#### EXERCISE OBJECTIVE
Arrange every line of the records below as a JSON list of strings, with one string for each line. Leave out blank lines.

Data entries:

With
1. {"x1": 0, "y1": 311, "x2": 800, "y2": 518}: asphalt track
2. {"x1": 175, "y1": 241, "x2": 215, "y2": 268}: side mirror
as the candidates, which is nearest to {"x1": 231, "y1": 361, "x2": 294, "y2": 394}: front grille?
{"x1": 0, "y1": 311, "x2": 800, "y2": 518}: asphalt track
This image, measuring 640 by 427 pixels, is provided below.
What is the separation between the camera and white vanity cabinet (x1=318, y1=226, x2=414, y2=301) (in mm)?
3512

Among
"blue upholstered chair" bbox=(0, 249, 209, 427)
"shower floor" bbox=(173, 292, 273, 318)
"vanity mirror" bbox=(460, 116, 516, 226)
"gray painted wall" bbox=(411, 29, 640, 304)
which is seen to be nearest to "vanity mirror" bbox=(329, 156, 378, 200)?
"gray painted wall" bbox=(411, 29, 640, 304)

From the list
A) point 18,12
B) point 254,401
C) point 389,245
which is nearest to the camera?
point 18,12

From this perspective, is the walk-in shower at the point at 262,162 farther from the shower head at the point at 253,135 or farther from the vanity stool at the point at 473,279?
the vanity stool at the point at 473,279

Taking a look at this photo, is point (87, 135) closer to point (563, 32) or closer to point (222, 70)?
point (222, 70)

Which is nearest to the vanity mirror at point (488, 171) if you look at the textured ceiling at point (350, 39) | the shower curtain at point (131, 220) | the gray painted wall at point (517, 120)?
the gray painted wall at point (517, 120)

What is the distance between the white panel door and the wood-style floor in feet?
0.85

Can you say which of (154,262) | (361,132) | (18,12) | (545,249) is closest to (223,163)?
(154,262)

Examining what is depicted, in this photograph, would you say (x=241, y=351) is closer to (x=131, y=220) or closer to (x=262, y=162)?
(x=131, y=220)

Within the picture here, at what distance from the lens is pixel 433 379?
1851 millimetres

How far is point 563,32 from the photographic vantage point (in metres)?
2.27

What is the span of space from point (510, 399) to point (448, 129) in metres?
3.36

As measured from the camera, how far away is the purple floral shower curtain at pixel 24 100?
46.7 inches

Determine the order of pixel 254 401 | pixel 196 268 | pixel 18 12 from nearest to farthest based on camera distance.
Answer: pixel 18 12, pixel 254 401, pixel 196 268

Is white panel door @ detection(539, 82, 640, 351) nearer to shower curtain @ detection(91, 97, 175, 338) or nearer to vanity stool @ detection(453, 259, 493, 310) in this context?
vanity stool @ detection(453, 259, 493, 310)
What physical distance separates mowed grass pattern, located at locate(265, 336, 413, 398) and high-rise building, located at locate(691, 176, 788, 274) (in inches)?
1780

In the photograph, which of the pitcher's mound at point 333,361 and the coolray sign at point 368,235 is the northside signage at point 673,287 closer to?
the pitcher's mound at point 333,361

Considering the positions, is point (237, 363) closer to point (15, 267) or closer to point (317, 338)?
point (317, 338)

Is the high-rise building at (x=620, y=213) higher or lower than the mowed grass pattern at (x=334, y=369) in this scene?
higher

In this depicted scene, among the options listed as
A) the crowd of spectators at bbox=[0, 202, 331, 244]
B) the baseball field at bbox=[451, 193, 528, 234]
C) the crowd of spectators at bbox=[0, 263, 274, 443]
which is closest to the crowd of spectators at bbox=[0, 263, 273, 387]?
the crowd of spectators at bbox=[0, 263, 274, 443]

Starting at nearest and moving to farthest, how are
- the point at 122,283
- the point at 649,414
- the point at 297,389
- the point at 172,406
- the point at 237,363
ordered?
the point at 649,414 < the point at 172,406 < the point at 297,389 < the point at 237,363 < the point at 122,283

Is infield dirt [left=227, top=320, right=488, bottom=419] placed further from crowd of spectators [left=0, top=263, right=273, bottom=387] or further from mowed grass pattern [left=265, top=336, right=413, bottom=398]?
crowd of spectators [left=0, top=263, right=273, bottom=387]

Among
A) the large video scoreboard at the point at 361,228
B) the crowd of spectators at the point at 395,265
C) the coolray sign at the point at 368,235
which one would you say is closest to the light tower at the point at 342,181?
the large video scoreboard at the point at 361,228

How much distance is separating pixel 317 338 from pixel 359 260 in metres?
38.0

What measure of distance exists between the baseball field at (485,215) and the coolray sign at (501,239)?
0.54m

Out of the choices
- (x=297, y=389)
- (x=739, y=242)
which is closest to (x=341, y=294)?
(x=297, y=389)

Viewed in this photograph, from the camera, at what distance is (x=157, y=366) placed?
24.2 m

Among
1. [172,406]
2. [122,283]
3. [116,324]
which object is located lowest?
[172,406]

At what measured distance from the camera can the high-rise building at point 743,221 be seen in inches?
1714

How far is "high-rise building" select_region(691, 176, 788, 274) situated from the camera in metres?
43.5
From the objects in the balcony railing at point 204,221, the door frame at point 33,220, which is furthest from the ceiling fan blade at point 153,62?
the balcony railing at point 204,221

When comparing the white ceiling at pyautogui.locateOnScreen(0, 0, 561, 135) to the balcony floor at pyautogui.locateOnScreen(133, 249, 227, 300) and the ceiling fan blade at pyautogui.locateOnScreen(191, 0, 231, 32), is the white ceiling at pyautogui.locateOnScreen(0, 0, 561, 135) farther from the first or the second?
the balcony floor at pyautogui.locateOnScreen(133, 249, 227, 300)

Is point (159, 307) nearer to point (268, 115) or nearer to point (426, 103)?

#### TASK OUTPUT
[
  "With",
  "1. {\"x1\": 0, \"y1\": 311, \"x2\": 800, \"y2\": 518}: asphalt track",
  "2. {\"x1\": 175, \"y1\": 241, \"x2\": 215, \"y2\": 268}: side mirror",
  "as the candidates, which is nearest to {\"x1\": 231, \"y1\": 361, \"x2\": 294, \"y2\": 394}: front grille?",
  "{\"x1\": 0, \"y1\": 311, \"x2\": 800, \"y2\": 518}: asphalt track",
  "This image, measuring 640 by 427 pixels, is provided below.",
  "What is the separation between the camera and white vanity cabinet (x1=318, y1=226, x2=414, y2=301) (in mm)?",
  "3512",
  "Among",
  "\"blue upholstered chair\" bbox=(0, 249, 209, 427)",
  "\"shower floor\" bbox=(173, 292, 273, 318)",
  "\"vanity mirror\" bbox=(460, 116, 516, 226)",
  "\"gray painted wall\" bbox=(411, 29, 640, 304)",
  "which is seen to be nearest to \"vanity mirror\" bbox=(329, 156, 378, 200)?",
  "\"gray painted wall\" bbox=(411, 29, 640, 304)",
  "From the list",
  "A) point 18,12",
  "B) point 254,401",
  "C) point 389,245",
  "which is nearest to the camera?",
  "point 18,12",
  "From this perspective, is the walk-in shower at the point at 262,162 farther from the shower head at the point at 253,135 or farther from the vanity stool at the point at 473,279?",
  "the vanity stool at the point at 473,279",
  "Taking a look at this photo, is point (87, 135) closer to point (563, 32) or closer to point (222, 70)?",
  "point (222, 70)",
  "Which is nearest to the vanity mirror at point (488, 171) if you look at the textured ceiling at point (350, 39) | the shower curtain at point (131, 220) | the gray painted wall at point (517, 120)?",
  "the gray painted wall at point (517, 120)",
  "What is the distance between the white panel door and the wood-style floor in feet?",
  "0.85",
  "Can you say which of (154,262) | (361,132) | (18,12) | (545,249) is closest to (223,163)?",
  "(154,262)",
  "Examining what is depicted, in this photograph, would you say (x=241, y=351) is closer to (x=131, y=220) or closer to (x=262, y=162)?",
  "(x=131, y=220)",
  "Within the picture here, at what distance from the lens is pixel 433 379?",
  "1851 millimetres",
  "How far is point 563,32 from the photographic vantage point (in metres)?",
  "2.27",
  "What is the span of space from point (510, 399) to point (448, 129) in metres?",
  "3.36",
  "As measured from the camera, how far away is the purple floral shower curtain at pixel 24 100?",
  "46.7 inches",
  "Determine the order of pixel 254 401 | pixel 196 268 | pixel 18 12 from nearest to farthest based on camera distance.",
  "Answer: pixel 18 12, pixel 254 401, pixel 196 268",
  "Is white panel door @ detection(539, 82, 640, 351) nearer to shower curtain @ detection(91, 97, 175, 338) or nearer to vanity stool @ detection(453, 259, 493, 310) in this context?",
  "vanity stool @ detection(453, 259, 493, 310)",
  "What physical distance separates mowed grass pattern, located at locate(265, 336, 413, 398) and high-rise building, located at locate(691, 176, 788, 274) (in inches)?",
  "1780",
  "In the photograph, which of the pitcher's mound at point 333,361 and the coolray sign at point 368,235 is the northside signage at point 673,287 closer to?",
  "the pitcher's mound at point 333,361",
  "Considering the positions, is point (237, 363) closer to point (15, 267) or closer to point (317, 338)?",
  "point (317, 338)",
  "Is the high-rise building at (x=620, y=213) higher or lower than the mowed grass pattern at (x=334, y=369) in this scene?",
  "higher",
  "In this depicted scene, among the options listed as",
  "A) the crowd of spectators at bbox=[0, 202, 331, 244]",
  "B) the baseball field at bbox=[451, 193, 528, 234]",
  "C) the crowd of spectators at bbox=[0, 263, 274, 443]",
  "which is closest to the crowd of spectators at bbox=[0, 263, 273, 387]?",
  "the crowd of spectators at bbox=[0, 263, 274, 443]",
  "Starting at nearest and moving to farthest, how are",
  "- the point at 122,283",
  "- the point at 649,414",
  "- the point at 297,389",
  "- the point at 172,406",
  "- the point at 237,363",
  "ordered?",
  "the point at 649,414 < the point at 172,406 < the point at 297,389 < the point at 237,363 < the point at 122,283",
  "Is infield dirt [left=227, top=320, right=488, bottom=419] placed further from crowd of spectators [left=0, top=263, right=273, bottom=387] or further from mowed grass pattern [left=265, top=336, right=413, bottom=398]?",
  "crowd of spectators [left=0, top=263, right=273, bottom=387]",
  "Among",
  "A) the large video scoreboard at the point at 361,228",
  "B) the crowd of spectators at the point at 395,265",
  "C) the coolray sign at the point at 368,235",
  "which one would you say is closest to the light tower at the point at 342,181?",
  "the large video scoreboard at the point at 361,228",
  "How much distance is separating pixel 317 338 from pixel 359 260 in metres?",
  "38.0",
  "What measure of distance exists between the baseball field at (485,215) and the coolray sign at (501,239)?",
  "0.54m",
  "Out of the choices",
  "- (x=297, y=389)",
  "- (x=739, y=242)",
  "which is closest to (x=341, y=294)?",
  "(x=297, y=389)",
  "Viewed in this photograph, from the camera, at what distance is (x=157, y=366) placed?",
  "24.2 m",
  "Among",
  "1. [172,406]",
  "2. [122,283]",
  "3. [116,324]",
  "which object is located lowest?",
  "[172,406]",
  "At what measured distance from the camera can the high-rise building at point 743,221 be seen in inches?",
  "1714",
  "How far is \"high-rise building\" select_region(691, 176, 788, 274) situated from the camera in metres?",
  "43.5",
  "From the objects in the balcony railing at point 204,221, the door frame at point 33,220, which is furthest from the ceiling fan blade at point 153,62?",
  "the balcony railing at point 204,221",
  "When comparing the white ceiling at pyautogui.locateOnScreen(0, 0, 561, 135) to the balcony floor at pyautogui.locateOnScreen(133, 249, 227, 300) and the ceiling fan blade at pyautogui.locateOnScreen(191, 0, 231, 32), is the white ceiling at pyautogui.locateOnScreen(0, 0, 561, 135) farther from the first or the second?",
  "the balcony floor at pyautogui.locateOnScreen(133, 249, 227, 300)",
  "Is point (159, 307) nearer to point (268, 115) or nearer to point (426, 103)?"
]